Вопрос этот объяснялся, пожалуй, не трусостью, как могло показаться, ибо он вырвался у Казановы случайно, — просто под влиянием внезапно вспыхнувшего желания Казанова потерял душевное равновесие и выразил мысль, которая, естественно, мелькала в уме у обоих. Но откуда было Анриетте это знать? Слегка отодвинувшись от него, она сказала:
— Как я могу на это ответить? Все зависит от того, что ты подразумеваешь под опасностью и что ты намерен предпринять…
Казанова понял, какая горькая мысль засела в ее мозгу — «Он может спастись, если отдаст меня в руки венецианцев», — а поняв, был ошеломлен. Что он такого сказал или сделал, чтобы она могла столь мерзко думать о нем? Повинуясь порыву — наконец-то он поступал как надо! — он перегнулся через узкий столик и сжал ее руку.
— Как же тебя покалечила жизнь! — с нежностью произнес он и с сожалением добавил: — И какой же я, должно быть, дал тебе повод не доверять мне — подлец я и дурак!
Она пожала плечами и отняла у него руку, не желая слишком скоро смягчаться.
— Нет нужды осуждать себя за то, что ты такой, каким тебя сотворил господь, — сказала она по-прежнему не без горечи, но уже мягче. — Я сама могу позаботиться о себе — во всяком случае, должна. Ты же не можешь не считаться с долгом перед своей родиной и с тем, что дал определенное обещание в обмен на свободу.
Теперь Казанова в свою очередь пожал плечами.
— Прекрасно, прекрасно! — с сарказмом произнес он. — Значит, мы должны погубить себя, чтобы — видите ли — сдержать слово, данное тиранам и бандитам.
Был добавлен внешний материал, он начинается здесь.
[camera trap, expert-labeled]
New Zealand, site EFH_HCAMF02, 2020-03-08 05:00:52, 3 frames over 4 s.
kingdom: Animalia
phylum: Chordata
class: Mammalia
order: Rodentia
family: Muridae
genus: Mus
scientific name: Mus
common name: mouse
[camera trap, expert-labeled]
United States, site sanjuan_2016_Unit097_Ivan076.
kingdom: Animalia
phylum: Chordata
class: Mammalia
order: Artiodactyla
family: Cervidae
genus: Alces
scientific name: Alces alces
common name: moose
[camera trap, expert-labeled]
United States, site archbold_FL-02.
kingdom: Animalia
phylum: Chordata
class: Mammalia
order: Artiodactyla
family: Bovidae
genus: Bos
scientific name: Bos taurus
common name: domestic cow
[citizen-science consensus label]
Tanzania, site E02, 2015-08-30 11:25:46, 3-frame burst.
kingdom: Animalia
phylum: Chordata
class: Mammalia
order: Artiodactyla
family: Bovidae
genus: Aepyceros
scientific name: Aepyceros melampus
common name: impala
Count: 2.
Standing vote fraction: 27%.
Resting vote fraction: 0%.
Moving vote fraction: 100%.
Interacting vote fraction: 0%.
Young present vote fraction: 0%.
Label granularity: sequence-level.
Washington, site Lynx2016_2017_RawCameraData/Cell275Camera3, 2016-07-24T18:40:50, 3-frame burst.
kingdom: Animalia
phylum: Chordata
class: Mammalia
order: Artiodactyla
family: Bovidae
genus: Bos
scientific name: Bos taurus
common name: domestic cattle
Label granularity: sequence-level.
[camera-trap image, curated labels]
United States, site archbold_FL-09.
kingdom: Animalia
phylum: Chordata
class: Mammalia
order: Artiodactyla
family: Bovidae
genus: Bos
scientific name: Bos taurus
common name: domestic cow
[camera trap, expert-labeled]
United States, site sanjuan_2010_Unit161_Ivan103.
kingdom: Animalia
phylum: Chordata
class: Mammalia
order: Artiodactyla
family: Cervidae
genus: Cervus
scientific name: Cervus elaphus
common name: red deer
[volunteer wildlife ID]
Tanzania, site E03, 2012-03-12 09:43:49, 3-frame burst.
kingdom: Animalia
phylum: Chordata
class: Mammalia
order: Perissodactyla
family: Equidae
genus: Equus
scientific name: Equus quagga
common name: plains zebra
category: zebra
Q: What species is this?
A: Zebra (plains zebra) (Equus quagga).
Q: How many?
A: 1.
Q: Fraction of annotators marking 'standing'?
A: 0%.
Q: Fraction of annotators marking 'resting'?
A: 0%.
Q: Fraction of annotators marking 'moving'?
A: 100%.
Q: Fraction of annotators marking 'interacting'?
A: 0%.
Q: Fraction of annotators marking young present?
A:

Ей-богу, Анриетта, ты выводишь меня из себя. Да неужели ты считаешь, что человек может быть связан обещанием, которое его вынудили дать? Или же что человек обязан быть лояльным по отношению к государству, которое причуды ради посадило его за решетку?
— Некоторые считают, что да.
— Значит, они круглые дураки, — решительно заявил Казанова. — Я никогда не принадлежал к тем, кто похваляется слепой преданностью этой абстракции — суверенному государству, рядящемуся в костюм Провидения. Меня вполне устраивало оставить его в покое, пока оно оставляло меня в покое, но когда Провидение решило мило развлечься и бросить меня в тюрьму и предоставить мне там гнить, ибо ему не нравится цвет моих глаз… Да если я скажу тебе, Анриетта, что твой мизинчик бесконечно дороже мне, чем все политические институты Венеции, включая ее владения за пределами Адриатики, это будет самым слабым, но самым искренним комплиментом!